Task details =>
Look below for the line containing "[researcher-annotated camera trap]"; from there through the line containing "common name: domestic cow", both lines included, please set down each line exactly and nothing else.

*** Opening Data under study ***

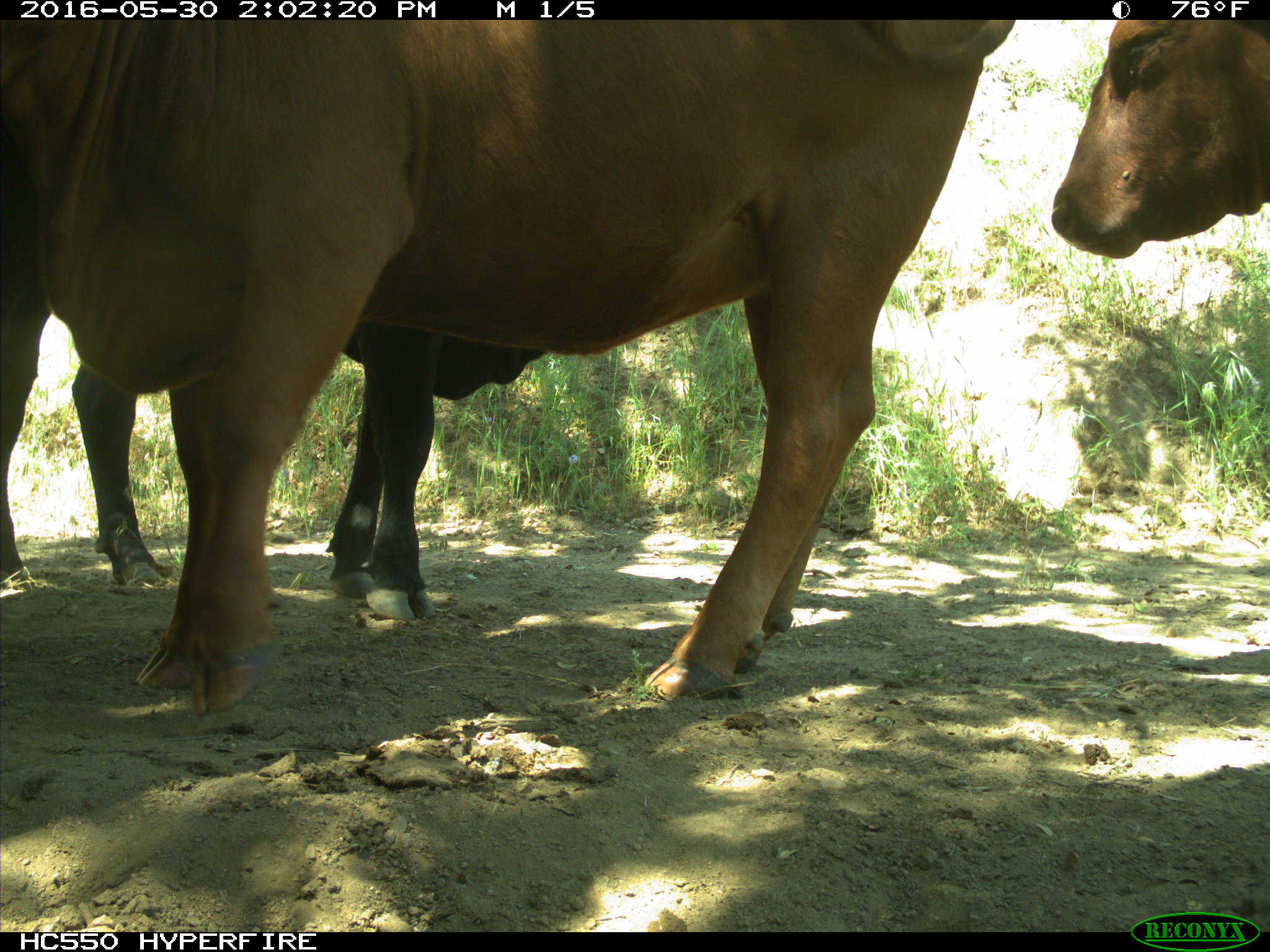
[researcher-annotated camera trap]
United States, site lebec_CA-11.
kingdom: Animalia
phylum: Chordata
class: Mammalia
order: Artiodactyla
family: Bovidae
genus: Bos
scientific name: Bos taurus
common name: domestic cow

*** Closing Data under study ***
*** Opening Data under study ***

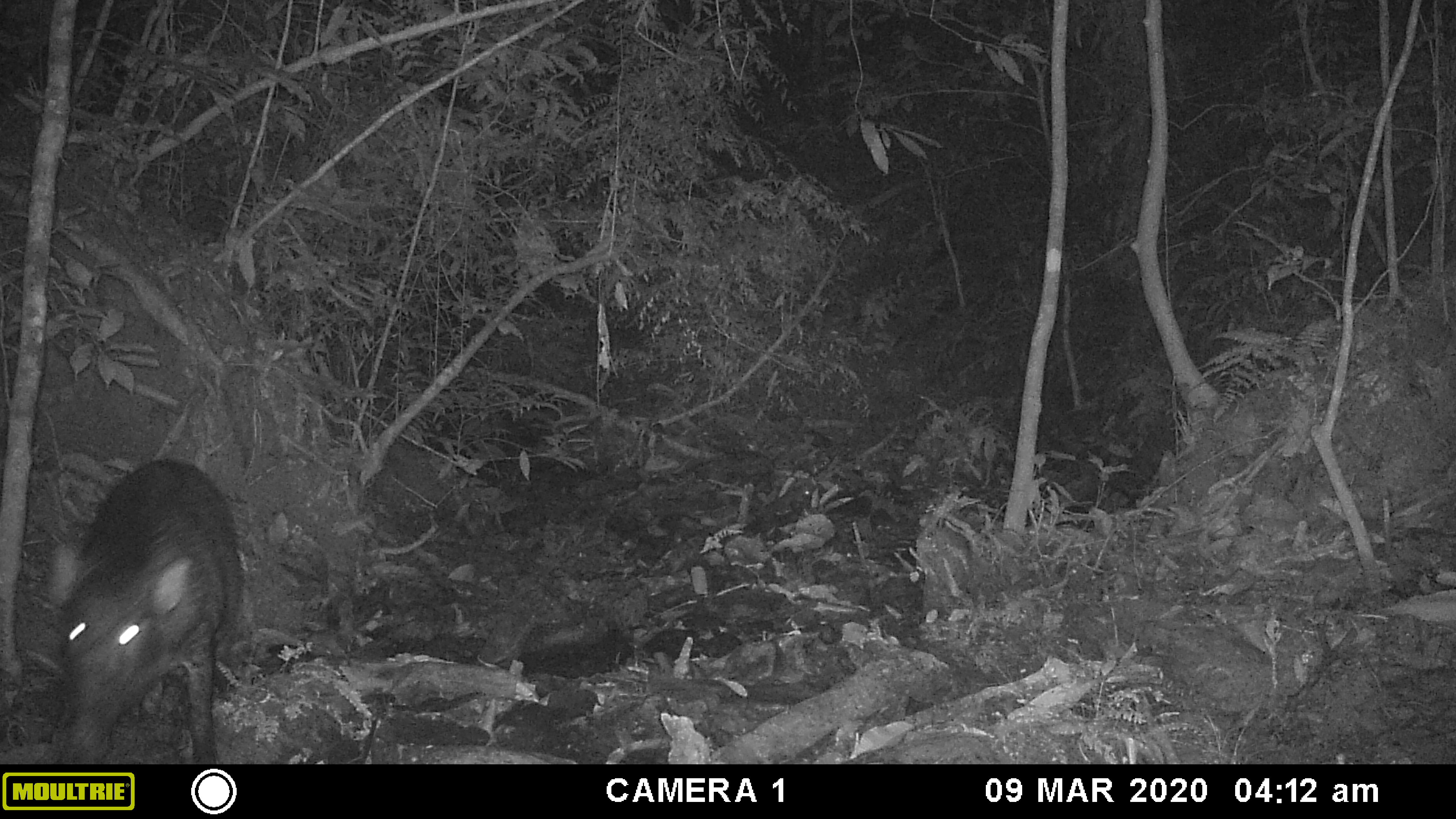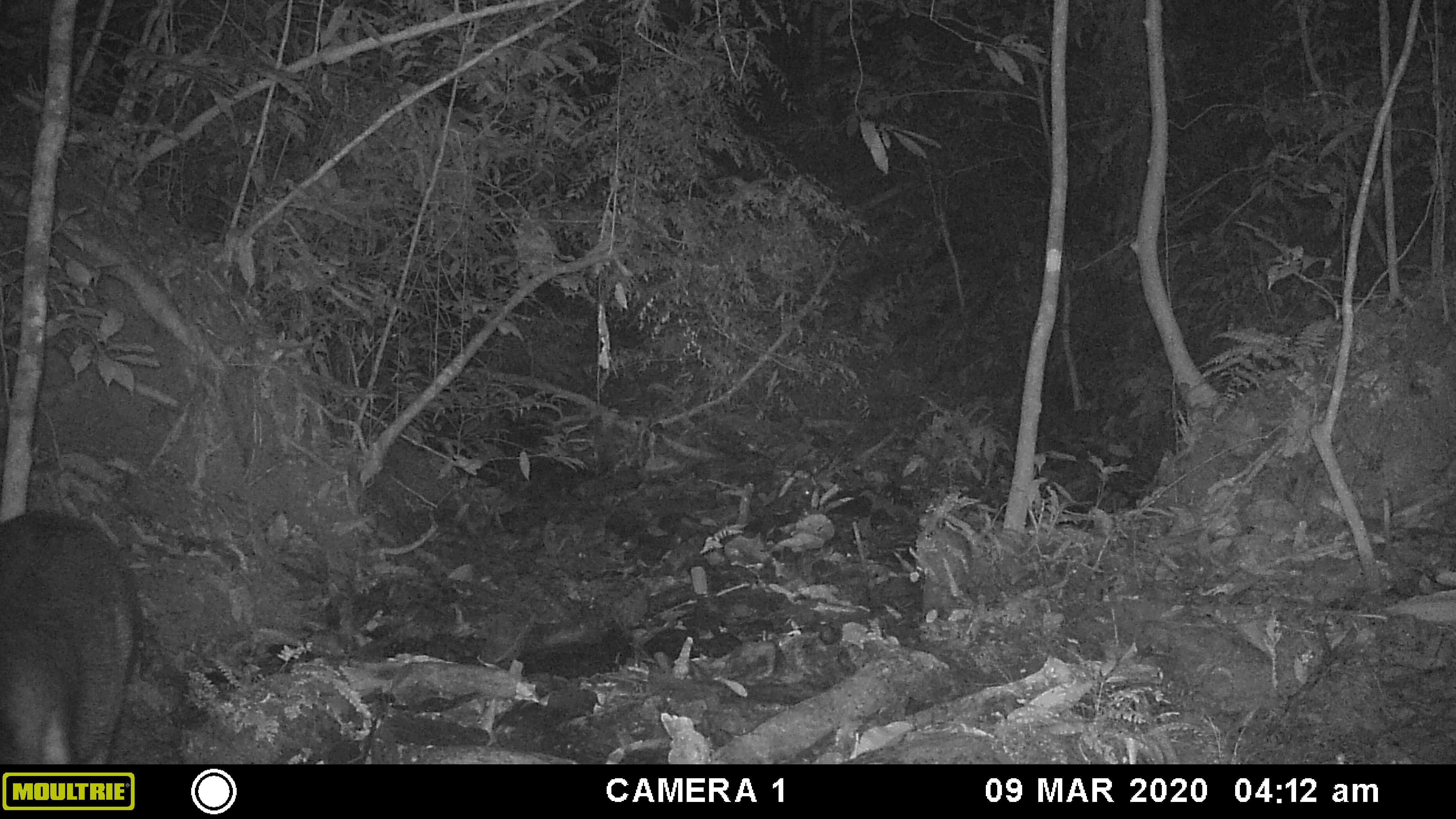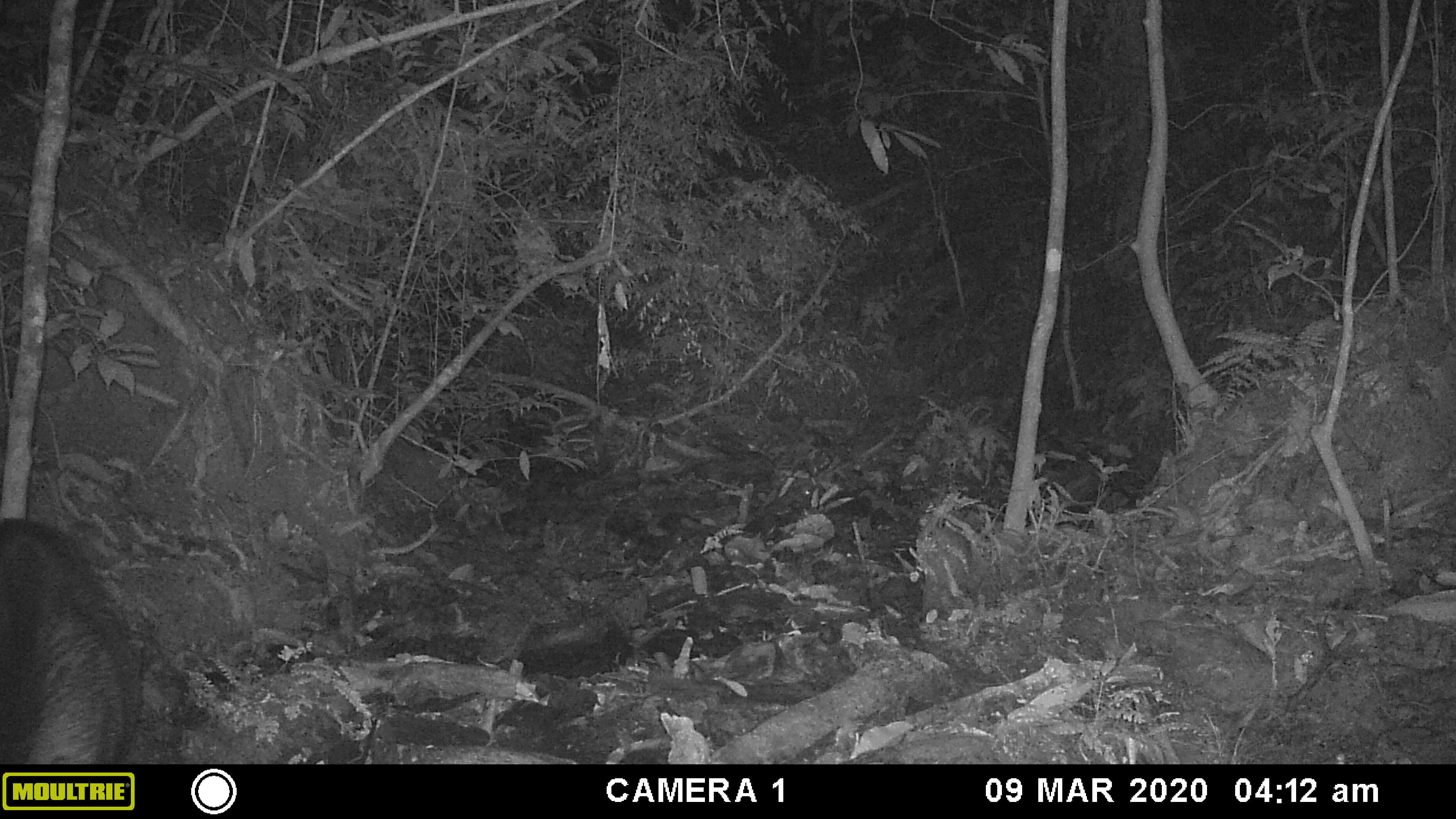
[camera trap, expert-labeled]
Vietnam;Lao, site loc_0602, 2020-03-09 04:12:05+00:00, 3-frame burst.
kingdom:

*** Closing Data under study ***

Exercise output =>
[researcher-annotated camera trap]
United States, site lebec_CA-11.
kingdom: Animalia
phylum: Chordata
class: Mammalia
order: Artiodactyla
family: Bovidae
genus: Bos
scientific name: Bos taurus
common name: domestic cow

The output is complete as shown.